_Requirement 1:_ Reproduce the part of the wildfire passage from "Let's assume that" up to and including "him look worse." verbatim.
_Requirement 2:_ According to the wildfire passage, why is global warming irrelevant to the fires? Answer in one to three sentences.
_Requirement 3:_ Write the next part of the opinion piece on wildfires and climate change, starting after its final sentence.

_Passage to read:_
──────
Global Warming Is Irrelevant To The Fires

 ... because the time frames are all wrong. Global Warming Climate Change Global Warming takes decades to occur or reverse. Forest fire seasons are annual. Even if we all immediately began to live in yurts made of goat dung, we'd still have to deal with fires for 20 more years while the climate cooled warmed cooled changed cooled.

Let's assume that California Governor Goober, aka Gavin Newsom, is right and Global Warming Climate Change Global Warming has dramatically increased fire risks, just like he has been telling us for years. That doesn't make him look better, it makes him look worse.

Just what has his team been doing while the forests have been drying up under drought conditions? He's basically telling us that he predicted these fires, but didn't take any steps to reduce the risk. If that's true, then he's an incompetent moron. Dig this excellent article on steps to prevent massive fires like the ones we're experiencing.

The pattern is a form of insanity: We keep doing overzealous fire suppression across California landscapes where the fire poses little risk to people and structures. As a result, wildland fuels keep building up. At the same time, the climate grows hotter and drier. Then, boom: the inevitable. The wind blows down a power line, or lightning strikes dry grass, and an inferno ensues. This week we’ve seen both the second- and third-largest fires in California history. “The fire community, the progressives, are almost in a state of panic,” Ingalsbee said. There’s only one solution, the one we know yet still avoid. “We need to get good fire on the ground and whittle down some of that fuel load.” ...
──────
_Supplied material:_

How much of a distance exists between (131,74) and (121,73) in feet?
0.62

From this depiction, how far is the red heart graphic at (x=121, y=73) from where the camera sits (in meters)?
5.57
──────
_Answer 1:_
Let's assume that California Governor Goober, aka Gavin Newsom, is right and Global Warming Climate Change Global Warming has dramatically increased fire risks, just like he has been telling us for years. That doesn't make him look better, it makes him look worse.

_Answer 2:_ The time frames do not match. Global warming takes decades to occur or reverse, whereas forest fire seasons come every year. Even if people changed how they live immediately, the fires would still have to be dealt with for 20 more years while the climate changed.

_Answer 3:_
(B)etween 4.4 million and 11.8 million acres burned each year in prehistoric California. Between 1982 and 1998, California’s agency land managers burned, on average, about 30,000 acres a year. Between 1999 and 2017, that number dropped to an annual 13,000 acres. The state passed a few new laws in 2018 designed to facilitate more intentional burning. But few are optimistic this, alone, will lead to significant change. We live with a deathly backlog. In February 2020, Nature Sustainability published this terrifying conclusion: California would need to burn 20 million acres — an area about the size of Maine — to restabilize in terms of fire...

We dug ourselves into a deep, dangerous fuel imbalance due to one simple fact. We live in a Mediterranean climate that’s designed to burn, and we’ve prevented it from burning anywhere close to enough for well over a hundred years. Now climate change has made it hotter and drier than ever before, and the fire we’ve been forestalling is going to happen, fast, whether we plan for it or not.

Megafires, like the ones that have ripped this week through 1 million acres (so far), will continue to erupt until we’ve flared off our stockpiled fuels. No way around that.

I can promise you this is true. I've lived in SoCal for more than 40 years and you see this situation whenever you go into our canyons or state parks. Come August, the place is dry as a bone. Each tree is an incendiary bomb. In fact, when fire came right up to the eaves of my parents' home a few years back, all of the pine trees in their 3-acre back yard practically exploded. Between the dry wood and the resin in the trees, they were torches just waiting to be lit.

Meanwhile, the press, who struggle to comprehend even the most basic science, reports either on the human interest stories or the political ramifications of the fires. It's maddening. We used to do controlled burns and preventative forestry which is why we didn't have these megafires. Now we get lectures on Global Warming Climate Change Global Warming while the place burns.

I feel like we're living through this kind of conversation.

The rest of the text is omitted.